Share

Pembulllyan?

Author: AK-17
last update Last Updated: 2023-09-29 07:49:54

Sesuai perjanjian, aku mengantar Lily ke sekolahnya. Sekolah elit yang terletak di tengah desa cukup unik. Awalnya kupikir desa ini tertinggal kuno, ternyata tehnologi di sini cukup maju. Hal ini kusadari setelah mengantarnya hingga gerbang sekolah. Gedung dengan dua tingkat yang cukup megah.

“Kapan kau akan pulang?” tanyaku. Menatap ke samping. Kulihat wajahnya terus menunduk. Poninya masih menutupi wajahnya.

“Jam dua.” Jawaban itu singkat. Ia langsung ke luar dari mobil tanpa melihat ke arahku.

Aku memandangi punggungnya yang perlahan menghilang di balik gerbang. Tampaknya juga ia mendapat sambutan hangat dari beberapa gadis yang kupikir mungkin temannya.

Ting!

Suara pesan masuk dari ponsel membuatku segera menoleh.

[Lo anterin dia ke sekolah, kan?]

Itu adalah pesan dari Rian. Pria itu tampak begitu peduli dengan Lily, apalagi jika kupikir kembali alasan dia membantuku semalam karena gadis itu. Setelah kuberitahu alasanku berada di sana, aku memberikan ia nomor telponku agar mudah menebak orang seperti apa dia. Juga, seperti kesepakatan kami semalam.

Aku tidak berniat membalas pesan itu. Memilih untuk memutar mobil dan kembali ke Villa, karena baru saja Pak Rahman memintaku untuk memotong rumput di halaman belakang.

Tepat saat aku menginjak pedal gas, kulihat seorang pria dengan seragam SMA yang cukup kucel sudah berdiri di depan, dengan tatapan tajam. Detik berikutnya, ia menampilkan smirk aneh.

Aku memencet klakson agar ia menyingkir, namun tampaknya ia tidak berniat.

Pria itu masih berdiri di sana, tersenyum menyeringai. Aku berniat ke luar untuk menyingkirkan ia dari jalan. Apa ia tidak diajarkan oleh orang tuanya untuk tidak berurusan dengan orang asing?

“Minggir!” Aku berdiri tepat di depannya. Jarak kami hanya beberapa senti lagi. Memberikan tatapan nyalang.

Ia tidak menjawab, masih tersenyum menyeringai. Sedikit mendongak untuk menatap mataku.

“Kalau gue nggak mau, lo mau apa?” Jawaban itu menantang.

“Gue tabrak.” Jawabku singkat.

Ia tertawa keras, tawa yang terdengar tidak asing di telingaku. Tawa yang sering ku keluarkan saat berhasil membunuh korban dan melihat mereka sekarat. Tawa yang mungkin orang bilang tawa psikopat, bagiku bukan demikian. Itu adalah tawa iblis yang merasa puas dengan keberhasilannya. Ia memiliki tawa itu. Mengesankan!

“Lo yakin?” Tantangnya lagi.

Apa ia sedang mengujiku? Aku tersenyum menyeringai, menoleh ke arah lain, lalu beralih menatapnya lebih tajam.

“lo mau coba?” Aku membalas tantangan itu.

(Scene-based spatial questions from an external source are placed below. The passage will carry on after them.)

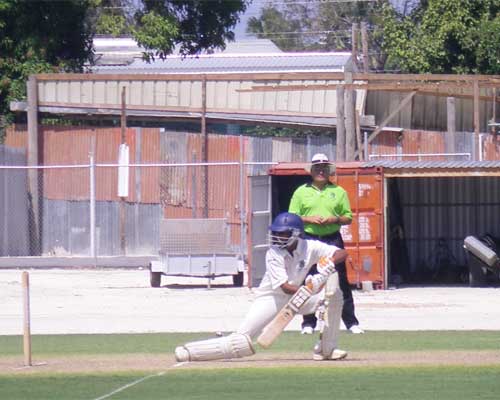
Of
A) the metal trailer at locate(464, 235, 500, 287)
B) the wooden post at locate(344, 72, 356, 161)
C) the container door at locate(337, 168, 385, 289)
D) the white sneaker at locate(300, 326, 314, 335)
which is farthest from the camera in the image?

Ia diam. Menatapku dari atas hingga bawah. Lalu menarik napas kasar. Berjalan melewatiku sambil berbisik tepat di telinga seperti angin lalu.

“Bukannya lo lebih suka denger teriakan mereka dulu?”

Kalimat itu sukses membuatku tertegun sejenak, sementara ia pergi begitu saja, masuk ke dalam gerbang sekolah dengan santainya, sambil bersiul tanpa menoleh lagi. Otakku masih memproses apa yang baru saja dikatakan oleh pemuda itu.

Perkataannya tadi benar-benar mengganggu. Dari mana ia tahu? Siapa dia? Apa aku pernah bertemu dengannya sebelumnya? Jika diingat lagi, tidak ada anggota Taneeba yang seperti dia. Tidak ada tanda, tidak ada sinyal. Ia jelas bukan dari organisasi.

Jika ia salah satu anggota Taneeba, aku pasti mengetahuinya. Dari chip yang terpasang di tubuh.

“Sial, siapa dia?” Well, bukankah kita harus mencari tahunya sekarang?

Aku memutar setir, tidak berniat kembali ke Villa. Ada satu tujuan yang lebih penting saat ini. Ponsel sejak tadi terus berdering, panggilan dari Bibi Ane, wanita gemuk itu benar-benar serius memantau.

“Kamu mau ke mana?” Ia langsung bertanya saat aku mengangkat panggilan.

“Ponselmu sudah saya pasang pelacak jadi pikirkan lagi jika kamu mau melakukan sesuatu yang bodoh.”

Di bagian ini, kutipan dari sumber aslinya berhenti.